Thursday, July 06, 2006

The Danger of Bush's Woes

The danger of Bush's mounting woes is that they are becoming America's woes. Kevin Drum of The Washington Monthly explains:
...the Bush administration literally seems to have no foreign policy at all anymore. They have no serious plan for Iraq, no plan for Iran, no plan for North Korea, no plan for democracy promotion, no plan for anything. With the neocons on the outs, Condoleezza Rice at the State Department, and Dick Cheney continuing to drift into an alternate universe at the OVP, the Bush administration seems completely at sea. There's virtually no ideological coherency to their foreign policy that I can discern, and no credible followup on what little coherency is left.
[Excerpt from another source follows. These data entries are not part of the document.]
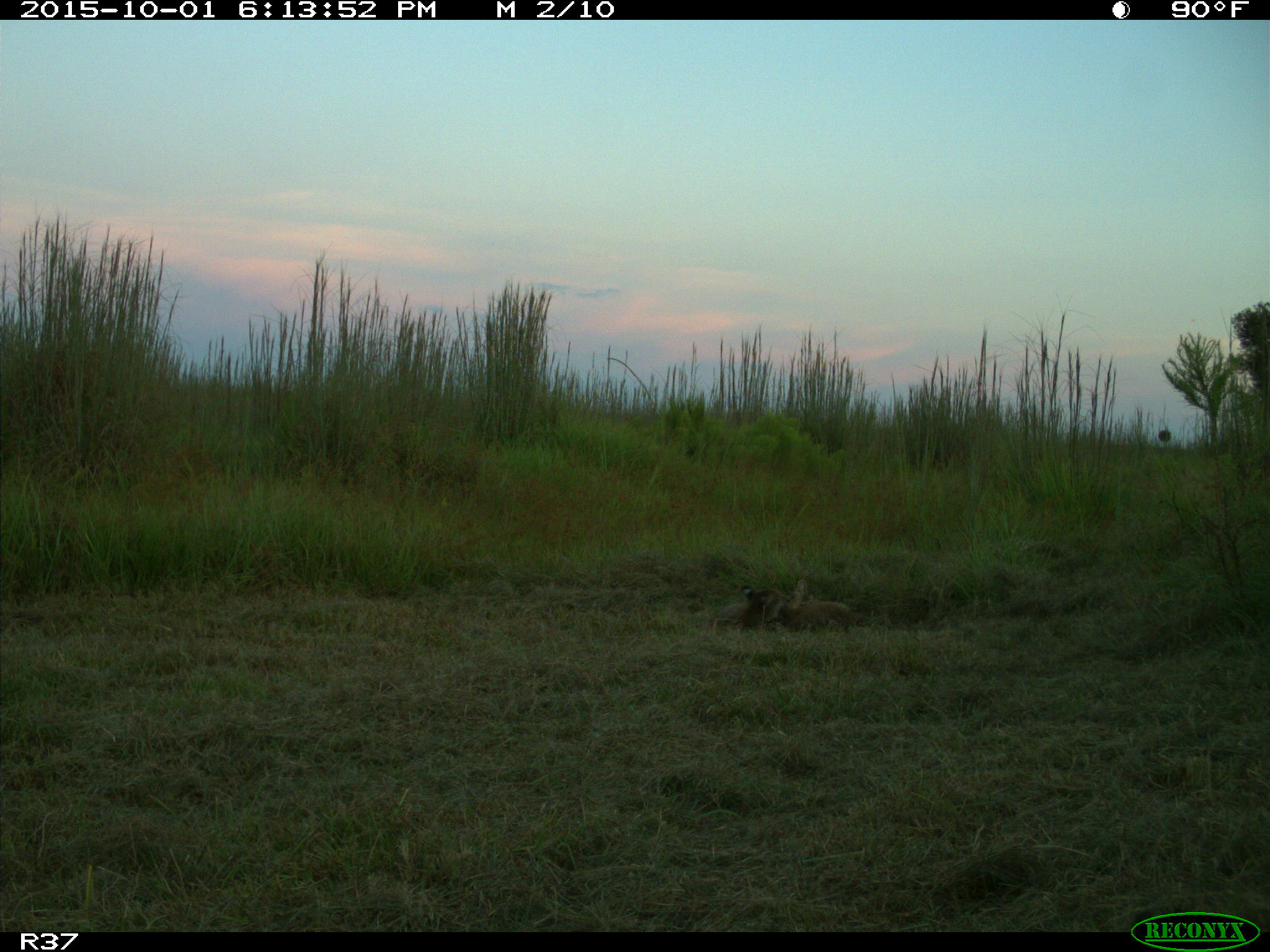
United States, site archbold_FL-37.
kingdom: Animalia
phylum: Chordata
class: Mammalia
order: Carnivora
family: Felidae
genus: Lynx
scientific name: Lynx rufus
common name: bobcat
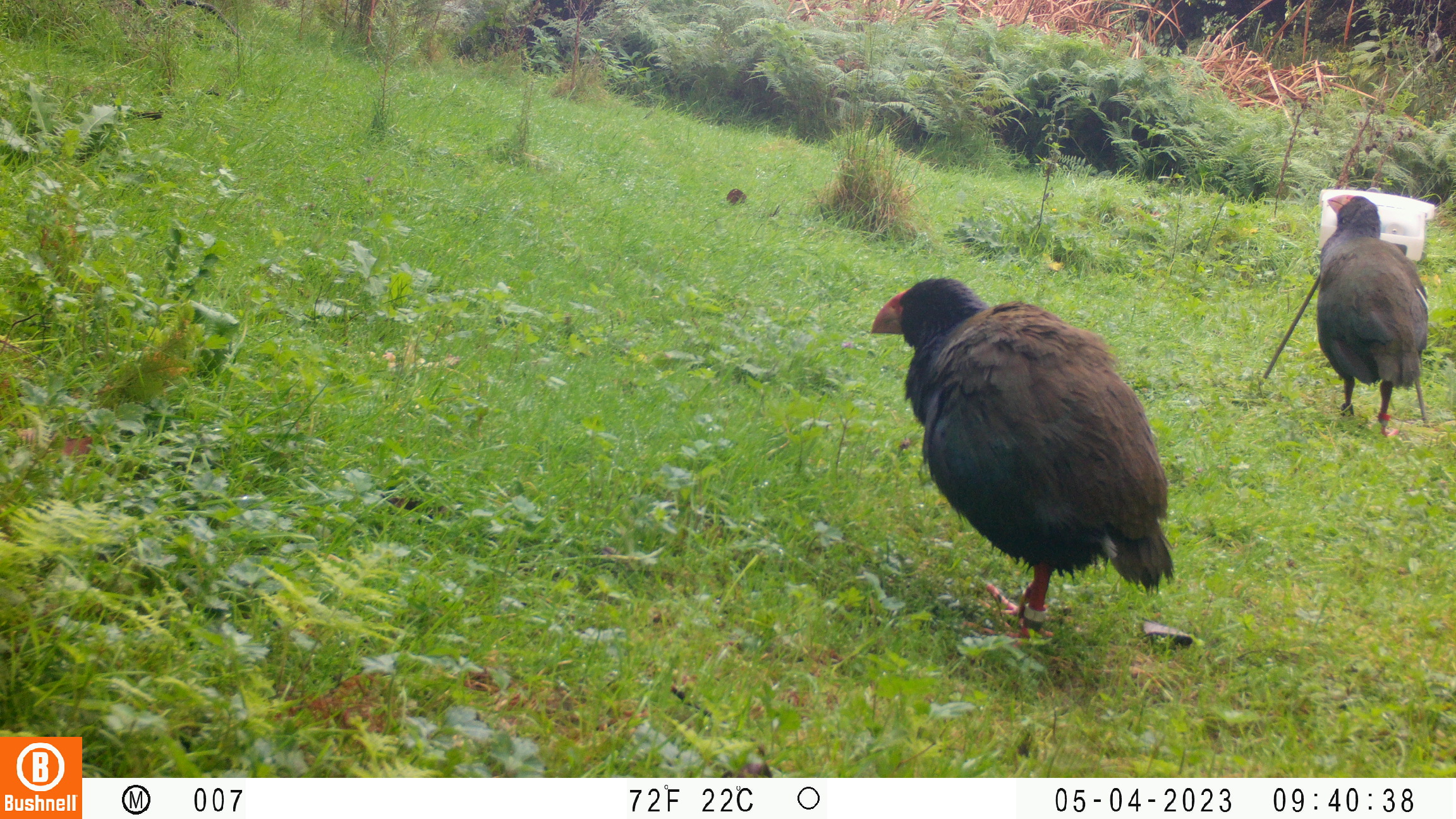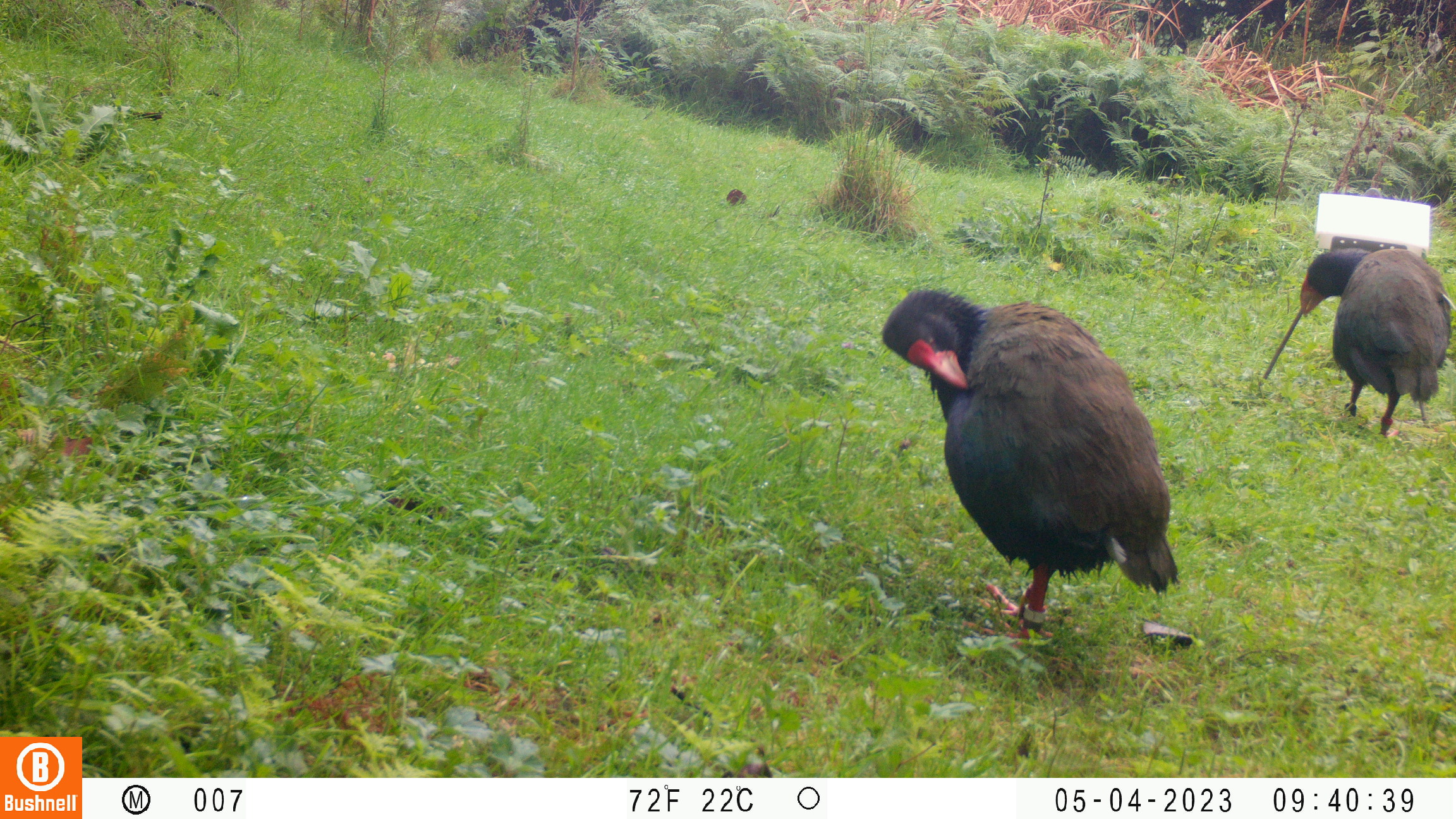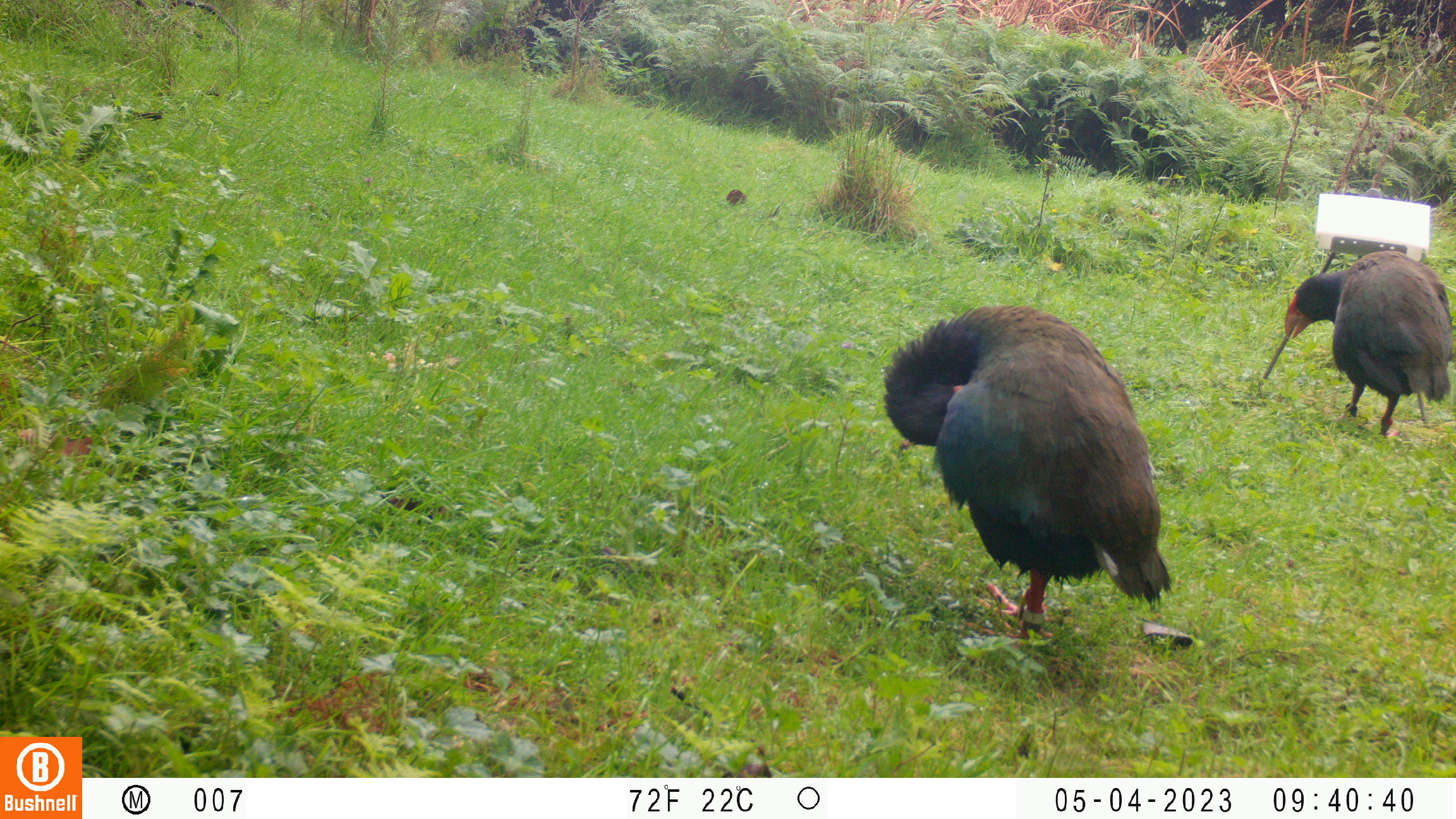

As near as I can tell, George Bush has learned that "There's evil in the world and we're going to stand up to it" isn't really adequate as a foreign policy for a superpower but is unable to figure out anything better to replace it with. So he spins his wheels, waiting for 2009. Unfortunately, the rest of us are left spinning with him.

Michael Abramowitz and Robin Wright of The Washington Post offer a summary on the current state of our foreign policy that, if anything, is a bit strained because National Security Adviser Stephen Hadley's overly optimistic comments blithely ignore a growing consensus on Bush's failing foreign policy:
From deteriorating security in Afghanistan and Somalia to mayhem in the Middle East, confrontation with Iran and eroding relations with Russia, the White House suddenly sees crisis in every direction.

North Korea's long-range missile test Tuesday, although unsuccessful, was another reminder of the bleak foreign policy landscape that faces President Bush even outside of Iraq.


"I am hard-pressed to think of any other moment in modern times where there have been so many challenges facing this country simultaneously," said Richard N. Haass, a former senior Bush administration official who heads the Council on Foreign Relations. "The danger is that Mr. Bush will hand over a White House to a successor that will face a far messier world, with far fewer resources left to cope with it."


... the events on the Korean Peninsula underscored how the administration has lost the initiative it once possessed on foreign policy in the aftermath of the Iraq invasion, leaving at risk the central Bush aspiration of democracy-building around the world.

They also showed how the huge commitment of resources and time on Iraq -- and the attendant falloff in international support for the United States -- has limited the administration's flexibility in handling new world crises....


Concern about such developments is cutting across the normal fault lines in American politics, with critiques being expressed by conservative realists such as Haass and liberal internationalists such as former secretary of state Madeleine K. Albright. Albright said yesterday that the United States now faces the "perfect storm" in foreign policy. "The U.S. is not as unilateral as it is uni-dimensional," she said in an interview. "We have not been paying attention to a lot of these issues. . . . Afghanistan is out of control because not enough attention was paid to it."

Abramowitz and Wright's article includes the administration's view, along with Hadley's inane comments. I find it useless to include the White House spin which the major papers are obliged to offer for the sake of balance; in this case, however, the spin only highlights that Bush and his staff are increasingly living in a delusional bubble of their own making.

Our nation cannot afford another 30 months of foreign policy drift and incompetence. The sooner Bush brings in a new foreign policy team, the sooner the United States can restore at least some of its credibility. In the aftermath of the Iran/Contra fiasco, Reagan was forced to bring in new people to deal with the situation. Today, we face a situation far more serious. The advantage of a new team is that they can spend a great deal more time repairing the damage instead of making endless excuses for their blunders. A new team, of course, is useless unless Cheney leaves or is cut down to size and Rumsfeld is replaced with someone who isn't lost in a 19th century time warp where gatling guns were once used to 'shock and awe' the natives.


Anonymous kmilyun said...

I hope our country survives this administration and that there is enough left to clean up.

I never thought I would consider our country's executive branch to perhaps be part of the .."evil in the world .."

I am in overload - I made it a few days without reading or listening to any news.

I am down to reading only a few blogs everyday - just my little revolt - most of them just repeat each other - I stick with the small personal and insightful ones now.

3:22 PM  
Anonymous Anonymous said...

We are, as a country paying for our lack of attention to serious issues.
This is what occurs when we seek "someone we'd rather have a beer with"
rather than an intelligent person.
America has become too dumb,reactionary and unwilling to expect more from their leaders.So the cycle continues.The center cannot hold ,Things fall apart.